**Quoted passage**
A member of the Mazi Nnamdi Kanu Defence Consortium, Barrister Njoku Jude Njoku, has maintained that the call made by the Indigenous People of Biafra, IPOB, leader for self-defence against armed herdsmen did not amount to an act of terrorism.
In a statement issued on Thursday, Njoku declared that Kanu’s conviction on November 20, 2025, represented ‘the day evidence ceased to matter in Nigerian courts’.
Kanu received a life imprisonment sentence following his conviction on terrorism charges by the Abuja Federal High Court, which was presided over by Justice James Omotosho.
Njoku, in the statement, alleged that the court failed to consider evidence that had already been admitted on record when reaching its decision to convict Kanu.
According to the lawyer, if the judge had examined the evidence presented by Kanu’s legal team, he would have realised that the IPOB leader was not the first person to call for self-defence against attackers.
Njoku alleged that the court remained silent on the evidence submitted by the defence team.
He said, “Once evidence is admitted, it binds the judge absolutely. The conduct, protest, silence, or alleged boycott of the defendant (Mazi Nnamdi Kanu) is legally irrelevant to that obligation.
“A judge may reject defence evidence, but he must first confront it, evaluate it, and explain why it is rejected. Silence is not neutrality. Silence is suppression.
“Had Justice Omotosho evaluated the admitted video exhibit of Theophilus (TY) Danjuma, he would have been confronted with the inescapable reality that public calls for communities to arm themselves in self-defence against murderous violence were not unique to Nnamdi Kanu, nor criminalised when made by powerful establishment figures. Proper evaluation would have compelled the court to accept that Kanu’s calls for guns and bullets in Los Angeles, USA or during broadcasts were framed as community self-defence against the ravages of armed Fulani killer-herders, not incitement to lawless violence.”
He added that if the judge had examined the admitted video evidence of Governor Hope Uzodinma, “he would have known — because Uzodinma stated it publicly — that neither Nnamdi Kanu nor the IPOB had any hand in the killing of Ahmed Gulak”.
“That single evaluation would have punctured one of the most politically weaponised allegations surrounding this case,” Njoku stated, noting that statements made by Director General of the Department of State Services, DSS, Adeola Oluwatosin Ajayi, which were also admitted in evidence, shows that the formation of armed vigilante groups for community defence was openly endorsed at the highest levels of Nigeria’s security establishment.

**Complete the following**
**a)** In the article on Kanu's conviction, switch "life imprisonment sentence" to "life sentence" and write out the passage starting with "Kanu received a" and going on through "self-defence against attackers.".
**b)** Using the article on Kanu's conviction, answer yes or no to each statement and quote the words that decide it: (i) Kanu was convicted by the Abuja Federal High Court. (ii) Njoku's statement was issued on a Friday. (iii) Njoku holds that a judge may never reject defence evidence.

**Dataset**
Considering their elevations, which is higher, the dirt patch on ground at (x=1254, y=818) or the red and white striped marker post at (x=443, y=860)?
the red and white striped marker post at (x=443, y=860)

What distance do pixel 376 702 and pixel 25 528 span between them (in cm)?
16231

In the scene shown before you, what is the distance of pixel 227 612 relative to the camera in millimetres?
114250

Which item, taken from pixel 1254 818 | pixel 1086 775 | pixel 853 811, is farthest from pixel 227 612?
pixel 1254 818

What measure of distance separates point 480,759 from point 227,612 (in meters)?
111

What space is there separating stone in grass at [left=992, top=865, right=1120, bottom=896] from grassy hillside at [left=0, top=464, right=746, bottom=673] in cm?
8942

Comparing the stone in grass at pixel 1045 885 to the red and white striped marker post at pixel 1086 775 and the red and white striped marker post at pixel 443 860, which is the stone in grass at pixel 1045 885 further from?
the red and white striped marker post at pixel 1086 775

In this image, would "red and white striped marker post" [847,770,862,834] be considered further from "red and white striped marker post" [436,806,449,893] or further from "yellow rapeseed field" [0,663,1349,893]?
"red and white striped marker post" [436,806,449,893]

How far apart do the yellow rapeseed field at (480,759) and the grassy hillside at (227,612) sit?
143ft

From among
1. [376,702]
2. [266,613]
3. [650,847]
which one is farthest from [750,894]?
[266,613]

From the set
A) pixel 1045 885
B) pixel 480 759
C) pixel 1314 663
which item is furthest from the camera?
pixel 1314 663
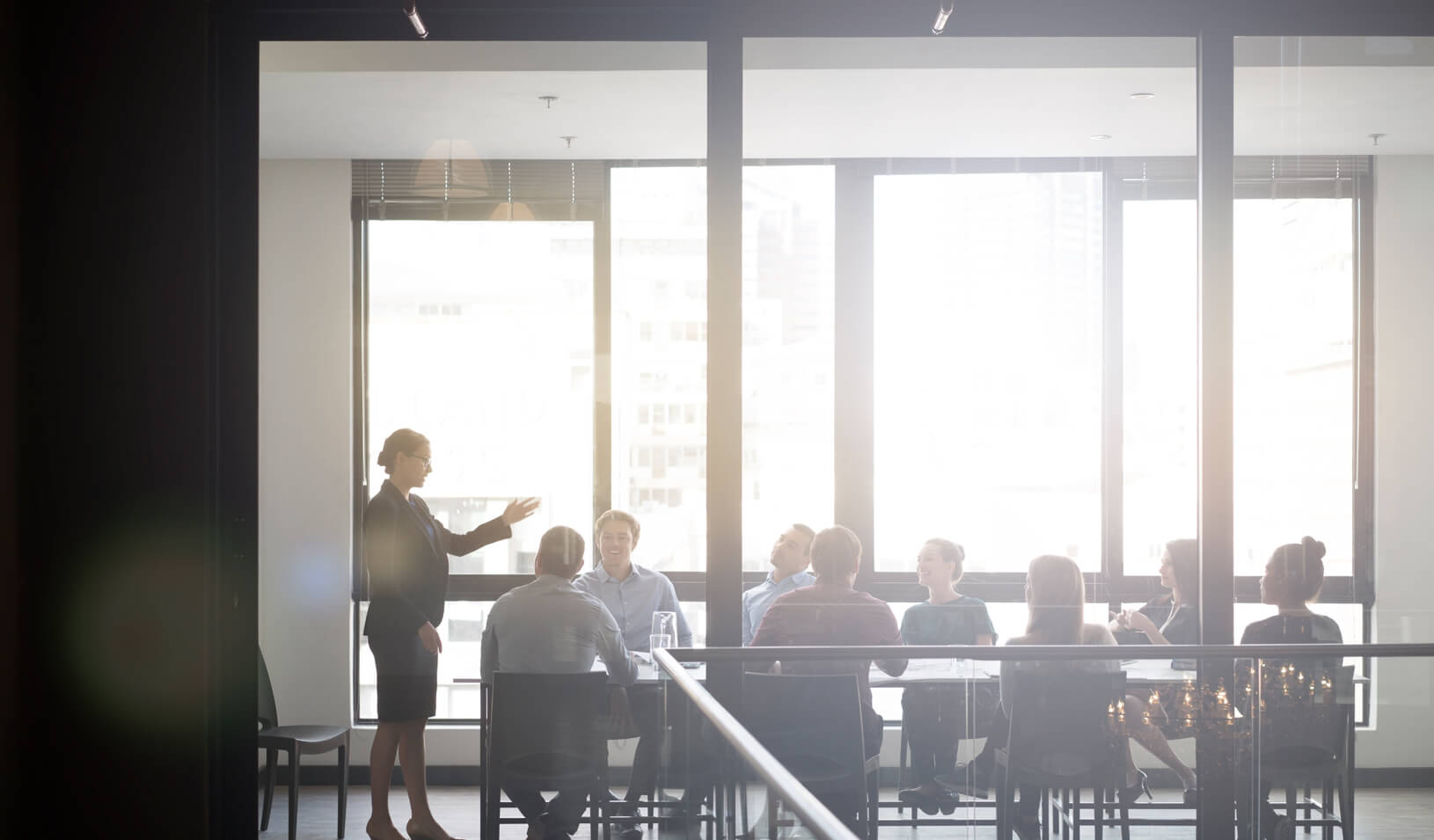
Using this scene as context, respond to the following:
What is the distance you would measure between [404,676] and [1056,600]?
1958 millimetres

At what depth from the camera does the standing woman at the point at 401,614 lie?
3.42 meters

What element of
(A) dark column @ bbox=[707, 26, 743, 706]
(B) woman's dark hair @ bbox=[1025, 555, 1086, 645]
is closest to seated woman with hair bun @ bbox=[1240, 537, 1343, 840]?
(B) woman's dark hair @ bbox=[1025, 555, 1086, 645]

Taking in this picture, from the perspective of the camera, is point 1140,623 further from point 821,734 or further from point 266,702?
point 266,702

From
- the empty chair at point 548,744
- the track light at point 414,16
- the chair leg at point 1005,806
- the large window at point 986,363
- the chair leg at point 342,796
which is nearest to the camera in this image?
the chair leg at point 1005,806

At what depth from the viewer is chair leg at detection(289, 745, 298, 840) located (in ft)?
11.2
==
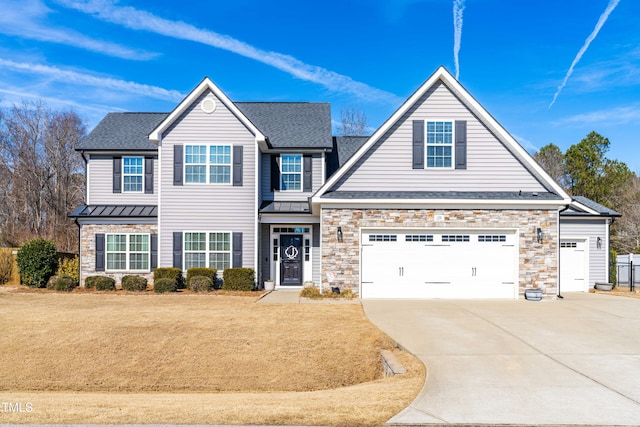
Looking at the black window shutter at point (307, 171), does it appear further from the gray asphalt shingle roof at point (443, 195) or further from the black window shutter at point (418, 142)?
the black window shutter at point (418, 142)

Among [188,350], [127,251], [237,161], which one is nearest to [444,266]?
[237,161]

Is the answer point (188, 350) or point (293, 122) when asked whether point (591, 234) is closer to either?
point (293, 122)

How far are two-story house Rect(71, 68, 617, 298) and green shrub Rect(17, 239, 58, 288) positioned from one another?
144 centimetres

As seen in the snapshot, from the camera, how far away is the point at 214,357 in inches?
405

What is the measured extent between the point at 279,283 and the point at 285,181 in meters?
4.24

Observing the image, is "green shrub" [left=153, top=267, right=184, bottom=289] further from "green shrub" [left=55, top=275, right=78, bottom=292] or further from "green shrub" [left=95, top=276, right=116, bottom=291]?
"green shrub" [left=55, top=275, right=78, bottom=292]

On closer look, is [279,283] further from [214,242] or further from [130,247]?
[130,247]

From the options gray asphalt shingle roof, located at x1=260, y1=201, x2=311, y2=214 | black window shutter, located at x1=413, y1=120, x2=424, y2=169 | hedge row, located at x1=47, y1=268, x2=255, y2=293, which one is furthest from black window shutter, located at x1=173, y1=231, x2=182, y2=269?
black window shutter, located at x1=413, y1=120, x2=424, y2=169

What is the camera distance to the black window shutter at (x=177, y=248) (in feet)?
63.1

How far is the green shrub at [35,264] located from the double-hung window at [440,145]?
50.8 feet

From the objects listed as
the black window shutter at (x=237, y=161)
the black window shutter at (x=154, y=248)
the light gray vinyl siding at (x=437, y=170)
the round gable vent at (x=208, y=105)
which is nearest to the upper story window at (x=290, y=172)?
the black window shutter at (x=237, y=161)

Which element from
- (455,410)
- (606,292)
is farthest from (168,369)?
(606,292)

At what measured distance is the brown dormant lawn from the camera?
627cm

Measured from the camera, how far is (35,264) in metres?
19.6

**Task results**
**a)**
Kanu received a life sentence following his conviction on terrorism charges by the Abuja Federal High Court, which was presided over by Justice James Omotosho.
Njoku, in the statement, alleged that the court failed to consider evidence that had already been admitted on record when reaching its decision to convict Kanu.
According to the lawyer, if the judge had examined the evidence presented by Kanu’s legal team, he would have realised that the IPOB leader was not the first person to call for self-defence against attackers.

**b)**
(i) Yes: "his conviction on terrorism charges by the Abuja Federal High Court"
(ii) No: "In a statement issued on Thursday"
(iii) No: "A judge may reject defence evidence, but he must first confront it, evaluate it, and explain why it is rejected."